Terras Indígenas

Centenas de pessoas protestam em Londres em solidariedade aos indígenas brasileiros

Atrás de uma grande faixa com a frase "Protejam a Amazônia", dezenas de manifestantes bloquearam a rua diante da embaixada, perto da Trafalgar Square, sob os aplausos dos ativistas e as buzinas dos motoristas.

Agência France-Presse
postado em 26/08/2021 09:16 / atualizado em 26/08/2021 09:16
 (crédito: JUSTIN TALLIS / AFP)
(crédito: JUSTIN TALLIS / AFP)

Com gritos de "Fora Bolsonaro", centenas de pessoas, convocadas por várias ONGs, incluindo o grupo ecologista Amazon Rebellion, protestaram na quarta-feira (25) diante da embaixada do Brasil em Londres para expressar solidariedade com os atuais protestos de indígenas no país.

"Parem o genocídio no Brasil agora!", "Luta pela vida" e "Não à armadilha do marco temporal", afirmavam os cartazes, em referência a uma nova legislação que pretende adotar o critério temporário para a demarcação das terras indígenas, reconhecendo como terras ancestrais apenas aquelas que foram ocupadas por eles quando a Constituição de 1988 foi promulgada.

O Supremo Tribunal Federal (STF) retoma esta semana a deliberação sobre este assunto, considerado "o processo mais importante do século" pelos indígenas brasileiros. Na segunda-feira (23), eles iniciaram uma semana de mobilizações em Brasília para pressionar congressistas e juízes.

"Estamos aqui em solidariedade com o movimento indígena em Brasília", declarou à AFP Sarah Shenker, de 35 anos, ativista do grupo Survival International, enquanto um grupo tocava samba.

"O 'marco temporal' é uma proposta genocida estimulada pelo governo e pelo agronegócio para expulsar os indígenas de suas terras", denunciou, antes de afirmar que "eles são os melhores guardiães da natureza, protegem 80% da biodiversidade do mundo e, sem sua terra, não sobreviverão".

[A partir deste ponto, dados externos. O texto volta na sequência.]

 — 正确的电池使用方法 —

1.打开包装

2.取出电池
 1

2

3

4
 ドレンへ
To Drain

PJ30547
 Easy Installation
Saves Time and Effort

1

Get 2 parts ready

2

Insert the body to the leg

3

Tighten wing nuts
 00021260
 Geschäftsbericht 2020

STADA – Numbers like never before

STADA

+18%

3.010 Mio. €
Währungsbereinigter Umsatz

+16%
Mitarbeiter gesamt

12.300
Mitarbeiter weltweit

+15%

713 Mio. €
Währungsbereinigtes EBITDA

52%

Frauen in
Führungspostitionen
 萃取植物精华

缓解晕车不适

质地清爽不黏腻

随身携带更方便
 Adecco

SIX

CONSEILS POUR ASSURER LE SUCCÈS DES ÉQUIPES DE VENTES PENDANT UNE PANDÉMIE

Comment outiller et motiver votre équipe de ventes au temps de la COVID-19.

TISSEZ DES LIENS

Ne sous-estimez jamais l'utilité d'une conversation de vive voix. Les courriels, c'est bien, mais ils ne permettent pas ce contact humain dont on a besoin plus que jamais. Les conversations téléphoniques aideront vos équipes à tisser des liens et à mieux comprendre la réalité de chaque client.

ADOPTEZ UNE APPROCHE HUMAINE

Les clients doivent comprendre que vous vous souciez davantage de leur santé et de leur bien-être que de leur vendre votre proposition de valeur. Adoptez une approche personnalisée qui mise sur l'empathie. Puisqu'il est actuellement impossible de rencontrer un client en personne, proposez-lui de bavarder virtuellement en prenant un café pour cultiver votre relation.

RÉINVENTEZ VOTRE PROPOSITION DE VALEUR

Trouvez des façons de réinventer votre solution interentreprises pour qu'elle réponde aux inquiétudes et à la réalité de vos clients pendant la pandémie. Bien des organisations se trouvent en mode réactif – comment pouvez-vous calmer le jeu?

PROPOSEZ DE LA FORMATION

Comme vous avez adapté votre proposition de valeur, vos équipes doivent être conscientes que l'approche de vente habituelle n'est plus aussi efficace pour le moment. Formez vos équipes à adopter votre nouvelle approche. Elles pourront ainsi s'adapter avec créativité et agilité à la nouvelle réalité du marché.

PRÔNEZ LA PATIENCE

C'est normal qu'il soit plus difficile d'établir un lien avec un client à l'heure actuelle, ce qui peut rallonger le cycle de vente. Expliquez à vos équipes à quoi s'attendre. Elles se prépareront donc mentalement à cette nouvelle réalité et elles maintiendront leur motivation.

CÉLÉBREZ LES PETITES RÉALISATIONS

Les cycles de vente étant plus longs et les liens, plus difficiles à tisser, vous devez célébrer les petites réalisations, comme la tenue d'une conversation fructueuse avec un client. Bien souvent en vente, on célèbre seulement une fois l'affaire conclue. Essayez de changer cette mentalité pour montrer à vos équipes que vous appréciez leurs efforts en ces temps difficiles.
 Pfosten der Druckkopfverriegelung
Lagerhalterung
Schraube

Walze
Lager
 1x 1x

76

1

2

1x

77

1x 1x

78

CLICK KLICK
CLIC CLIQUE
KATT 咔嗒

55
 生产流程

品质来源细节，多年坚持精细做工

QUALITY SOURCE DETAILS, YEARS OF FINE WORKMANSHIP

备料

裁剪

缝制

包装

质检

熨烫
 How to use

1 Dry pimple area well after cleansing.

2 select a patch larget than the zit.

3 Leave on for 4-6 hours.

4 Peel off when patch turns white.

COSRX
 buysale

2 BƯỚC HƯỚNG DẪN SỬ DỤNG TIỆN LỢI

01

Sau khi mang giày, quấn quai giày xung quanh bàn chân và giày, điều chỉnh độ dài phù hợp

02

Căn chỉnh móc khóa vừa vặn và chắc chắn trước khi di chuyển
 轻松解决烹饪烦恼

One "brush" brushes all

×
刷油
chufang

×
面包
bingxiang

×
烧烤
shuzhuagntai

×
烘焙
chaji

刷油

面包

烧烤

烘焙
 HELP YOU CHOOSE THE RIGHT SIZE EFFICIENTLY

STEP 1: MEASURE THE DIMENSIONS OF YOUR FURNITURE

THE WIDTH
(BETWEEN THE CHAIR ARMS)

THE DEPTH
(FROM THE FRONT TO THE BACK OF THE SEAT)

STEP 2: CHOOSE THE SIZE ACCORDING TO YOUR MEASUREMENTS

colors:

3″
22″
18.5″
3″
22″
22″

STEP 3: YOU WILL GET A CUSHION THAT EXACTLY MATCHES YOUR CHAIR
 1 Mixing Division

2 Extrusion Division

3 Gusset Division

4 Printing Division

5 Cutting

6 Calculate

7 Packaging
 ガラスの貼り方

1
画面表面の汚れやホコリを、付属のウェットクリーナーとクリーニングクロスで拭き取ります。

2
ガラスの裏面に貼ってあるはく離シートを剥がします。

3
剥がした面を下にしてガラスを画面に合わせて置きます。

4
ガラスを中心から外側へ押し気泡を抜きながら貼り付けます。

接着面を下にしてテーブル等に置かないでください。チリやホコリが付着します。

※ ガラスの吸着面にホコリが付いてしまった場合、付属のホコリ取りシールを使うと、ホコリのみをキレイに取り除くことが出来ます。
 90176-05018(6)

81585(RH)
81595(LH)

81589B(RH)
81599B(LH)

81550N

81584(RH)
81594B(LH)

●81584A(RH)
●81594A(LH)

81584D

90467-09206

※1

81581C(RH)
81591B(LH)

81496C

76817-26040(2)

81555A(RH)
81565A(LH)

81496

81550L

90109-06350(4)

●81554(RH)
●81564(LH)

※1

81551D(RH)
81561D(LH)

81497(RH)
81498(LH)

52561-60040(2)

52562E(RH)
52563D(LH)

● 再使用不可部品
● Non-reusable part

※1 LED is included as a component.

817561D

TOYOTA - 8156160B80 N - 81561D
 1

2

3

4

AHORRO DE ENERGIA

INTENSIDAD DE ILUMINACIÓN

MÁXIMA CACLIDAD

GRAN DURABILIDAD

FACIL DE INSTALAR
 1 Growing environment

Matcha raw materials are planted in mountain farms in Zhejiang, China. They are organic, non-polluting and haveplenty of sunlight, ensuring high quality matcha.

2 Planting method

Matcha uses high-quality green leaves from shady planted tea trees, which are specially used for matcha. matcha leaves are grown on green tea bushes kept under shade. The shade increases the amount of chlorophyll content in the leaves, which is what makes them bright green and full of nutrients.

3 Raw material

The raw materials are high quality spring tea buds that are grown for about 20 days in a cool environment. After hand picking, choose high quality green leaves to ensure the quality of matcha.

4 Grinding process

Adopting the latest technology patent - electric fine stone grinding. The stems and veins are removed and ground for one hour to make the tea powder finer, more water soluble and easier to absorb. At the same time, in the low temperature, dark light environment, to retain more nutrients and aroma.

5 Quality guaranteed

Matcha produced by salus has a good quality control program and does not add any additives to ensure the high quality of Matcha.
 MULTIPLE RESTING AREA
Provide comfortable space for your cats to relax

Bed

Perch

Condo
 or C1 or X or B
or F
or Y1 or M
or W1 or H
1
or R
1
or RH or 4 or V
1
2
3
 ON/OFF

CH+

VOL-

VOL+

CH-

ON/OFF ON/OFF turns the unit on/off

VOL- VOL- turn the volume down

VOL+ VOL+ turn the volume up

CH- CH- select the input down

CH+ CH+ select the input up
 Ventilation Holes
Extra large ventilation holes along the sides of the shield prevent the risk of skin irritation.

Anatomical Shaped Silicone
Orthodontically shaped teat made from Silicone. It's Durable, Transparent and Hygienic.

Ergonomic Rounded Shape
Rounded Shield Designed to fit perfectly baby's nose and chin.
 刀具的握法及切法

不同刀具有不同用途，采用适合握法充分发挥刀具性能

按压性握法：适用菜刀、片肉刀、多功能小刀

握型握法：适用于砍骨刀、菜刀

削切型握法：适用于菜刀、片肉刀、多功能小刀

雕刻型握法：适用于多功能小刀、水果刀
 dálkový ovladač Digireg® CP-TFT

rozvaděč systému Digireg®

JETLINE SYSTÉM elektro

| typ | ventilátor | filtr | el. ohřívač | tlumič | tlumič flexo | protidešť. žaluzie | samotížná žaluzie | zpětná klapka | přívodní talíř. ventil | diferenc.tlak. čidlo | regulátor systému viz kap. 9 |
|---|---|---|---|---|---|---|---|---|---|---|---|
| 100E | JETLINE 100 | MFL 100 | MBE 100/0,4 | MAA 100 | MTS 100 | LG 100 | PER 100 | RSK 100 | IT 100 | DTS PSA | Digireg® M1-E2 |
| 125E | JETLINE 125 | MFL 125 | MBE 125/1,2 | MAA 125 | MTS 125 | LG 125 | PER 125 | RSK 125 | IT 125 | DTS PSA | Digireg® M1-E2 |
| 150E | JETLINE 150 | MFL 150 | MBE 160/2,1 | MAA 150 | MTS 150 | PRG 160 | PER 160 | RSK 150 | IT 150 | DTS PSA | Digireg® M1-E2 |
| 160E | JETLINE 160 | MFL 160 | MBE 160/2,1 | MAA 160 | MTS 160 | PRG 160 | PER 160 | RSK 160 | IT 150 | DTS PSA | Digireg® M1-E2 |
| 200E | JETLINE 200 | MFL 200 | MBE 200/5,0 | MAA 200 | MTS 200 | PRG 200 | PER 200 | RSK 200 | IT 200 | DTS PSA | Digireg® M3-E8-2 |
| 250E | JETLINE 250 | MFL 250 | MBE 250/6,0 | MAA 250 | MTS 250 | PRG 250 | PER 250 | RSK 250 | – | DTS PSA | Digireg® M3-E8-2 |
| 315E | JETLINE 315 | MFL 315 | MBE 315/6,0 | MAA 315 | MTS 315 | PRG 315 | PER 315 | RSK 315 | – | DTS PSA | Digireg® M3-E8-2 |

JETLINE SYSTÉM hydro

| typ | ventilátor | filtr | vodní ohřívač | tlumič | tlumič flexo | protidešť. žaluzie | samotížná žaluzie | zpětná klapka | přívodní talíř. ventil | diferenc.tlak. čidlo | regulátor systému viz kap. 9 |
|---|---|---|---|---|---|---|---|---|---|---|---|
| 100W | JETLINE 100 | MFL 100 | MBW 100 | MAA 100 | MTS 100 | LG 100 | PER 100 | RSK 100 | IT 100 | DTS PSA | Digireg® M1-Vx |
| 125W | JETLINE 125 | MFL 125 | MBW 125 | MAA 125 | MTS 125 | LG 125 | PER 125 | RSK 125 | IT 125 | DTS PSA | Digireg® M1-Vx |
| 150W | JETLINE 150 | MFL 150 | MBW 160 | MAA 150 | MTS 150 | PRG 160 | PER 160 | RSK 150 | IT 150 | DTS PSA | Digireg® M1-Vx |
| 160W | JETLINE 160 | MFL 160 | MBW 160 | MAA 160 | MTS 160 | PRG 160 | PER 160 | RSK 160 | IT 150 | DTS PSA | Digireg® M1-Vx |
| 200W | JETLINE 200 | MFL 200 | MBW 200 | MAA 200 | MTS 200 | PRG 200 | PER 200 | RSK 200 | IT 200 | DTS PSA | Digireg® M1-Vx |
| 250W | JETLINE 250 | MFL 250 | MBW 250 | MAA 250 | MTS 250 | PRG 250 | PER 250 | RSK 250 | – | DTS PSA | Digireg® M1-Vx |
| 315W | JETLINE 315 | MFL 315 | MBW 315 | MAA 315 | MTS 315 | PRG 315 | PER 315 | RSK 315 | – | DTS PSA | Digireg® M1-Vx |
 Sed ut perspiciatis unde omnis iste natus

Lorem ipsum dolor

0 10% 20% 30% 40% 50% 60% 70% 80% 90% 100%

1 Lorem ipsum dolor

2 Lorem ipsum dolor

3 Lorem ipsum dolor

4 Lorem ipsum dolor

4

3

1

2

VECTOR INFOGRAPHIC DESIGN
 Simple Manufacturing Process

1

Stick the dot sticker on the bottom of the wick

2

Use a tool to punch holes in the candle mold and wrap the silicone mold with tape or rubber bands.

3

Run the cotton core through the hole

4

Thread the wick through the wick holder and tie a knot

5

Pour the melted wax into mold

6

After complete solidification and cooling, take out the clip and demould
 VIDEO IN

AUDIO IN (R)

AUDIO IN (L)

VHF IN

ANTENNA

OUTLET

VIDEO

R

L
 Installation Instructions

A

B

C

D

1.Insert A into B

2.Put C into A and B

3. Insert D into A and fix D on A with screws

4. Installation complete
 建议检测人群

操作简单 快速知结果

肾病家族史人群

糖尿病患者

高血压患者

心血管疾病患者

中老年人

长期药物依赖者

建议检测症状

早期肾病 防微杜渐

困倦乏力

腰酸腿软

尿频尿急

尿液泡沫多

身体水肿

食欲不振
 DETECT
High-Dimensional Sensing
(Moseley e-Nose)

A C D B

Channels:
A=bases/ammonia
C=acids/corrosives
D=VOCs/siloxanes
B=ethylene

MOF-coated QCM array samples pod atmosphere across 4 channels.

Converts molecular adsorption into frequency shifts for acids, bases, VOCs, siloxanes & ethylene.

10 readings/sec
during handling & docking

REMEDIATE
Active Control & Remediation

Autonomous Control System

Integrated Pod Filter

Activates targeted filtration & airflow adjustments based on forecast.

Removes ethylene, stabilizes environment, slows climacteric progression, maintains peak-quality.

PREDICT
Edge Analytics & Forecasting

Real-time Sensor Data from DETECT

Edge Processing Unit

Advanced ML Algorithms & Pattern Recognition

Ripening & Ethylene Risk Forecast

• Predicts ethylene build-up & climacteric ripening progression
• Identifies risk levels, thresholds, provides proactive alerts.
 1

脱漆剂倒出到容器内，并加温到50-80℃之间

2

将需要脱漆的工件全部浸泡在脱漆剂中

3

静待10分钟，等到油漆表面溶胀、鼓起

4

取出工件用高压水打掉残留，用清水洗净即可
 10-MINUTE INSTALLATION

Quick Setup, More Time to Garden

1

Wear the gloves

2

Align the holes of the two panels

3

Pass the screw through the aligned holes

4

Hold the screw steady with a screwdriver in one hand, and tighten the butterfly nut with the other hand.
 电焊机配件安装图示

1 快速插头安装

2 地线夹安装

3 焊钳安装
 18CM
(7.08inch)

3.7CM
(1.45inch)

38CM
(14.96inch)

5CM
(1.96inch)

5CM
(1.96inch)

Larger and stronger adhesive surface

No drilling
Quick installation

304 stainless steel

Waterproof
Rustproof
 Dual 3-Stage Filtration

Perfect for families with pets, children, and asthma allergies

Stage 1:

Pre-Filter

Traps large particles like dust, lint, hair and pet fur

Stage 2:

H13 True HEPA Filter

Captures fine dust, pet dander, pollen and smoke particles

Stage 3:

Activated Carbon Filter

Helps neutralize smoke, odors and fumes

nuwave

"Também é uma questão climática: a Amazônia está sendo destruída para produzir os alimentos que comemos no Ocidente", afirmou Graham Gordon, de 47 anos, membro do grupo católico CAFOD.

Atrás de uma grande faixa com a frase "Protejam a Amazônia", dezenas de manifestantes bloquearam a rua diante da embaixada, perto da Trafalgar Square, sob os aplausos dos ativistas e as buzinas dos motoristas.

"O que nós queremos? Justiça climática! Quando queremos? Agora!", gritaram, um dos slogans mais conhecidos do grupo ecologista Extinction Rebellion (XR), que participou no protesto convocado por ONGs como Greenpeace, Survival, CAFOD, Brazil Matters e Parentes for Future.

Após cinco minutos, um grande dispositivo policial foi mobilizado diante da embaixada e dispersou o bloqueio, permitindo a continuidade do protesto na calçada.

Estacionadas a algumas ruas de distância, seis viaturas cheias de policiais aguardavam, à espera da evolução dos acontecimentos.

Movimento de desobediência civil criado em 2018 no Reino Unido e que chegou a muitos países, o XR iniciou na segunda-feira duas semanas de grandes protestos contra a inércia dos governos e das grandes empresas diante da mudança climática.

Nos últimos anos, o grupo bloqueou diversas vezes o trânsito em partes de Londres e impediu o acesso às sedes de grandes empresas. Centenas de detenções e muitos processos por suas ações de desobediência civil foram registrados desde então.